What to produce: The line with "- ad32GBT80B3 флашка" marks where to begin; print it and all lines after it in the material below exactly, skipping pictures.

Excerpted data:
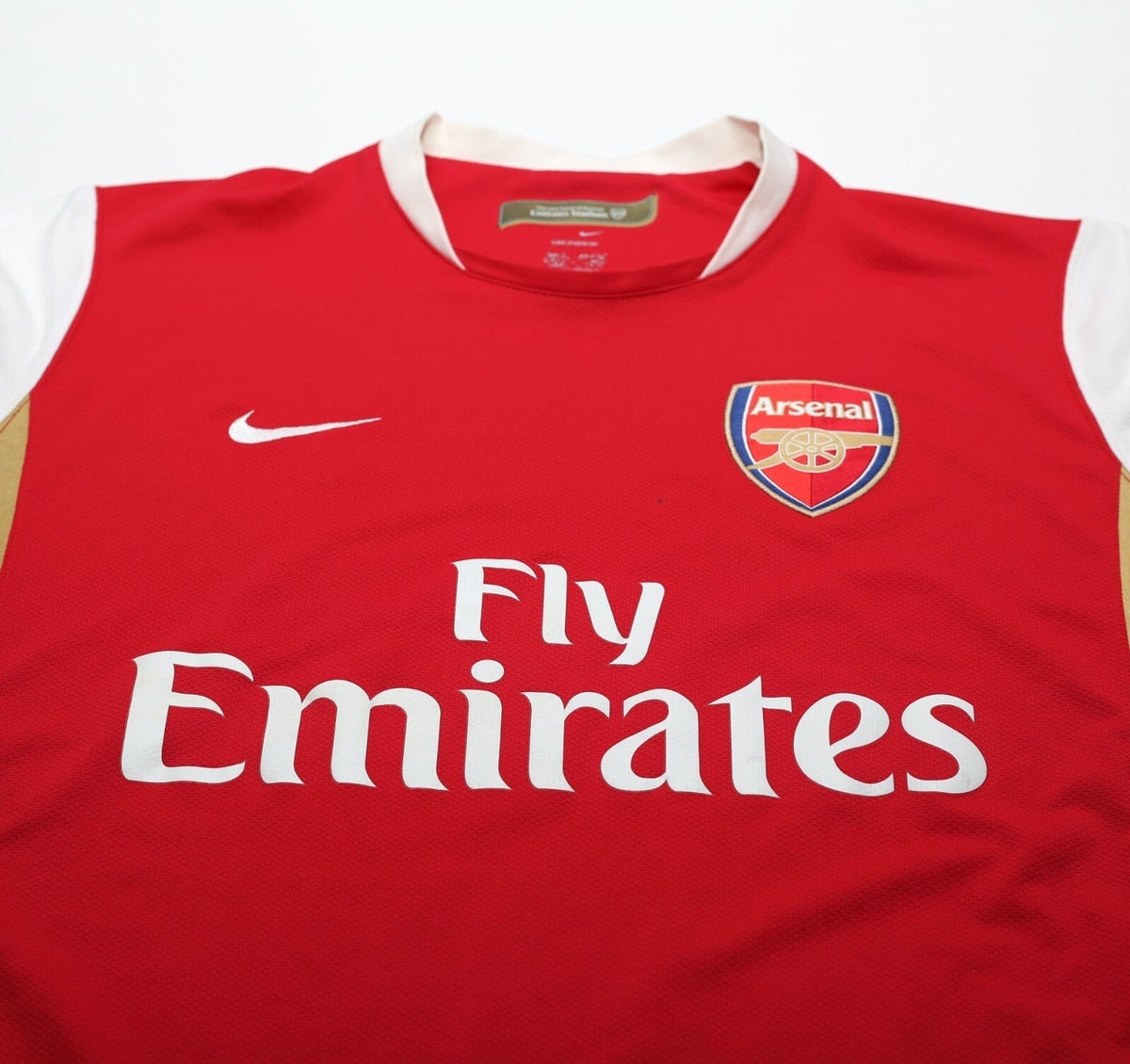 2006/07 HENRY #14 Arsenal Vintage Nike European Home Football Shirt (M)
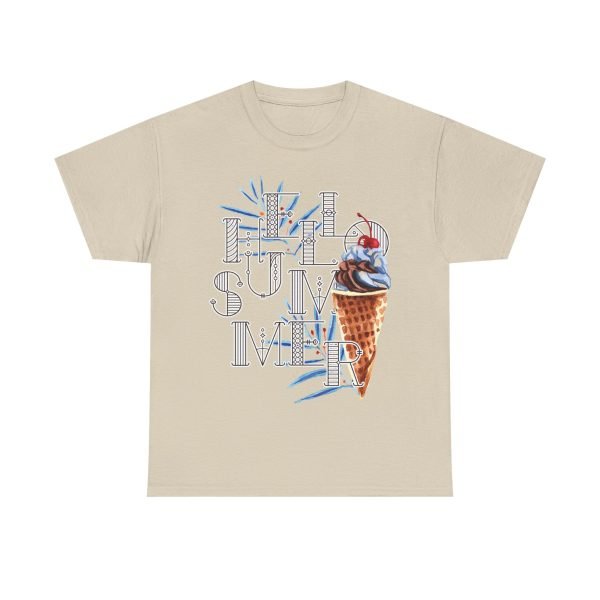Hello Summer Unisex Heavy Cotton Tee - Image 25
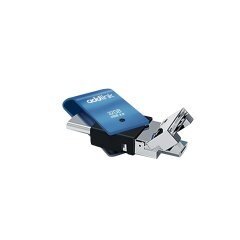 флашка Flash T80 32GB 3-in-1 USB 3.1 Type C / OTG Micro B / USB 3.0 Aluminium Blue - ad32GBT80B3 флашка Flash T80 32GB 3-in-1 USB 3.1 Type C / OTG Micro B / USB 3.0 Aluminium Blue - ad32GBT80B3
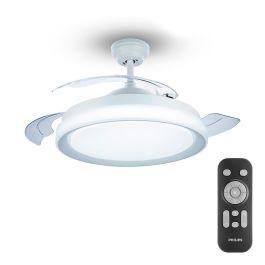 Ventilador de techo de led modelo bliss. color blanco. potencia: 28+35 W aspas: ø106cm con mando a distancia philips Precio: 222.50000058. SKU: B12HHPPGKZ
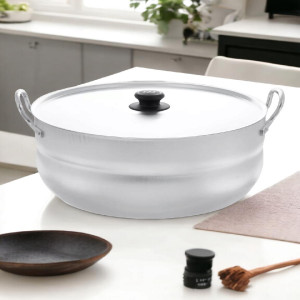 Кастрюля с ручками с металлической крышкой 15л. - 1150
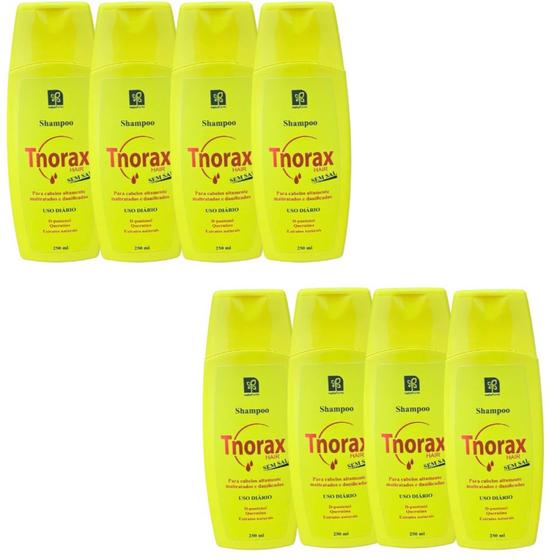 Imagem de SHAMPOO RESTAURADOR CAPILAR TNORAX SEM SAL 250ml NATUFLORES KIT 8UN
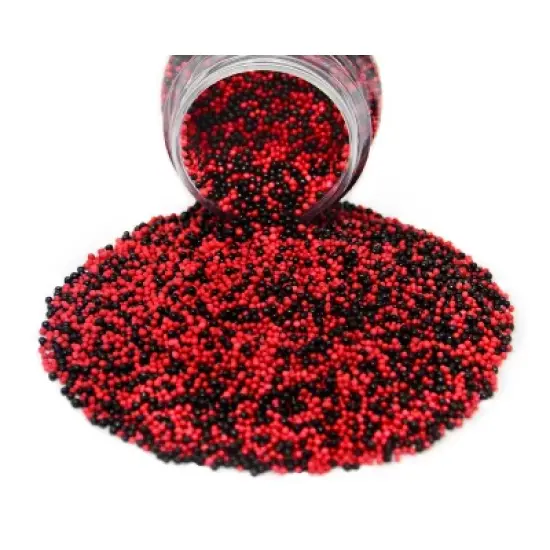 Mystic Sprinkles The Big Game: Red & Black Nonpareil Mix 3.8oz image {2}
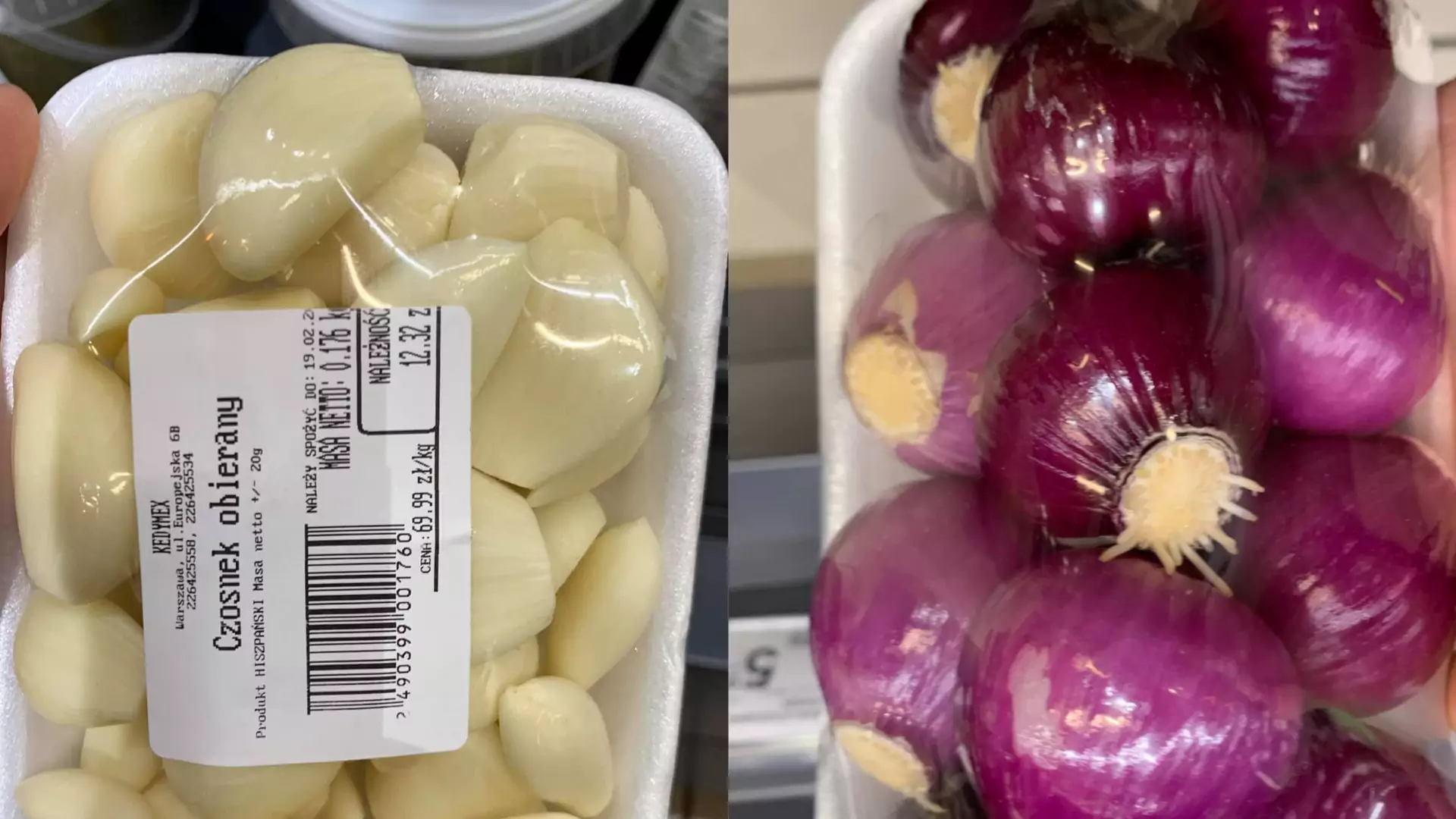 Carrefour Bio nie umie w ekologię. Obrane ziemniaki i czosnek pakuje w plastik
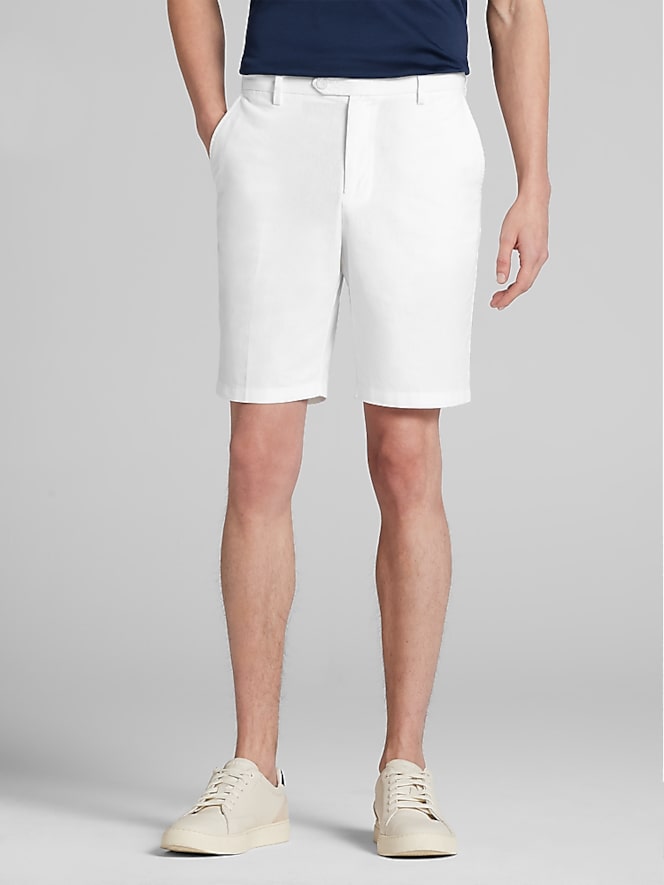 Joseph Abboud Modern Fit Stretch Linen-Blend Shorts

Final answer:
 флашка Flash T80 32GB 3-in-1 USB 3.1 Type C / OTG Micro B / USB 3.0 Aluminium Blue - ad32GBT80B3 флашка Flash T80 32GB 3-in-1 USB 3.1 Type C / OTG Micro B / USB 3.0 Aluminium Blue - ad32GBT80B3
 Ventilador de techo de led modelo bliss. color blanco. potencia: 28+35 W aspas: ø106cm con mando a distancia philips Precio: 222.50000058. SKU: B12HHPPGKZ
 Кастрюля с ручками с металлической крышкой 15л. - 1150
 Imagem de SHAMPOO RESTAURADOR CAPILAR TNORAX SEM SAL 250ml NATUFLORES KIT 8UN
 Mystic Sprinkles The Big Game: Red & Black Nonpareil Mix 3.8oz image {2}
 Carrefour Bio nie umie w ekologię. Obrane ziemniaki i czosnek pakuje w plastik
 Joseph Abboud Modern Fit Stretch Linen-Blend Shorts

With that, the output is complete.